Performing chart toppers by Puccini, Mozart, Delibes and Saint-saens — and thereby giving people a different perspective on “place,” Parada says — are mezzosoprano Alicia Woynarski, a finalist in the Metropolitan Opera’s Regional Council Auditions; coloratura soprano Lauren Woods; mezzo-soprano Barbara King; and soprano Michele Cusson.
The singers’ Greco-romanesque costumes, complete with gigantic headpieces, are by Alberta fashion designer Natasha Lazarovic. Admission ($42) includes: Ticket and passport pickup on Stephen Avenue (6 p.m.).
Pre-performance party hosted by Stephen Avenue businesses (6 p.m.)
Says Parada, “Then (at 8:45 p.m.) the event patrons will be led by a stilt walker into the back alley. . . .”
My Life in Widening Circles is the title of the Land’s End Chamber Ensemble CD launch and concert on Saturday at the Rozsa Centre.
Representing the Calgary group’s third recording on the Centrediscs label of the Canadian Music Centre, the CD is devoted to music by R. Murray Schafer, a renowned Canadian renaissance man — composer, philosopher, scholar, scientist, poet, author and artist.
The disc focuses on his chamber music, both instrumental and with voice, from three different periods of Schafer’s life.
The title of the CD comes from the first line of Schafer’s Six Songs on Rilke’s Book of Hours (2006): “I live my life in widening circles.”
The concert also features music by Roydon Tse, the UBC winner of the Land’s End Composers Competition, and T. Patrick Carabre, former artistic director of the Winnipeg New Music Festival.
The concert is at 8 p.m. Tickets are at the door, or call 403-220-7202.
A Skype talk by Schafer himself at 7:15 p.m. will precede the concert.
Flamenco fans take note: Canada’s rising star in the flamenco guitar world, Gareth Owen, performs in concert on Friday at Cardel Theatre.
The 24-year-old son of late flamenco guitarist Harry Owen and dancer Veronica Maguire, Owen has lived and breathed flamenco all his young life.
Calgary flamenco guitarist and aficionado Peter Knight, who was taught by father Harry in Toronto in the early 1980s, remembers Gareth as a toddler, barely over a year old.
“I can recall going to his house with a Gypsy Kings cassette in hand, and when we put it on, he leaned up against the chair I was sitting in and bopped along for one side. He used to shake whenever a guitar was pulled out.

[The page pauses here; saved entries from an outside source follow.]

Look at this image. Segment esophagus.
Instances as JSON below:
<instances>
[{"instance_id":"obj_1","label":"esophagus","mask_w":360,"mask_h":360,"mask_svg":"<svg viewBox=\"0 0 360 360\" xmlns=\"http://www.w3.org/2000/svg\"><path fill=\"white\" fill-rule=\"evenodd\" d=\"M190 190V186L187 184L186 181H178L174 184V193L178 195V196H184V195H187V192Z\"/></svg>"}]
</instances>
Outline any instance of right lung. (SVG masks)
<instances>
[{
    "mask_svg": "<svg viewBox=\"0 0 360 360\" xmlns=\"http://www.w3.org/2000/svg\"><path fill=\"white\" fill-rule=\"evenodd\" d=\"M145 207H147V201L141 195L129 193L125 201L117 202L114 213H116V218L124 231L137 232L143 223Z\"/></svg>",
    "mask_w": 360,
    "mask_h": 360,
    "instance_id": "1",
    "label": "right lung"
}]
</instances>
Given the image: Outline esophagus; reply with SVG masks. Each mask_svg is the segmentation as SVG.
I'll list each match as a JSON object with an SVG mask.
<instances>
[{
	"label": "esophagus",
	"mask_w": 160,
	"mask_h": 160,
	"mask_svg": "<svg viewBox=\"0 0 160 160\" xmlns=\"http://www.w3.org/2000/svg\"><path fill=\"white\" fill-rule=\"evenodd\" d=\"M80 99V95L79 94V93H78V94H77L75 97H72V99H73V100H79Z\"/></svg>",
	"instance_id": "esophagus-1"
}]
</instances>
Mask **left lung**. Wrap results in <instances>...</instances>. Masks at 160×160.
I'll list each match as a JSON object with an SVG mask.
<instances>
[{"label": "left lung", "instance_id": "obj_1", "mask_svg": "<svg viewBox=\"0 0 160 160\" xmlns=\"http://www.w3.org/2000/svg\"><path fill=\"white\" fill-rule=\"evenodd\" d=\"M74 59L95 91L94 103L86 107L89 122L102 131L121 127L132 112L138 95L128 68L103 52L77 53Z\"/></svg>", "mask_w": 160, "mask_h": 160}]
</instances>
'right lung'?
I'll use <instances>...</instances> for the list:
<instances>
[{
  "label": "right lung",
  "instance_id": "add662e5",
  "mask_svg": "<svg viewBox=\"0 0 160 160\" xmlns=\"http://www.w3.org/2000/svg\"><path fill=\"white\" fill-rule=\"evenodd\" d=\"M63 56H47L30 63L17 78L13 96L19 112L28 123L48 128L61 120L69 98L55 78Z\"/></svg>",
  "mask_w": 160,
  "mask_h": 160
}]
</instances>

“And now he’s the face of flamenco guitar in our country.”
Now West Coast-based, Owen lived for a time in Jerez de la Frontera, where he studied with guitarists Jesus Alvarez and Nino Jero before cutting his first solo album, Gareth Owen Flamenco Guitar, in 2008.
Owen has performed to critical acclaim at festivals throughout Canada and is currently touring in support of his newest album, El Cobre.
Concert: 7:30 p.m. Tickets: Call 403-289-9660. The theatre is at 180 Quarry Park Blvd. S.E.
Mix and mingle on Sunday with Calgary dancers at Dance ’n’ Dogs, a free social event to celebrate International Dance Day.
No, it’s not a canine show where cute dogs in funny costumes bop around on their hind legs to music.
It’s a chance to get together over a little food and drink with dancers Helen Husak, Naomi Brand and Veronica Benz of the Calgary Contemporary Dance Collective, co-sponsor of the shindig social — which runs 7 p.m.to 9 p.m. at Tubby Dog, 1022 17 Ave. SW.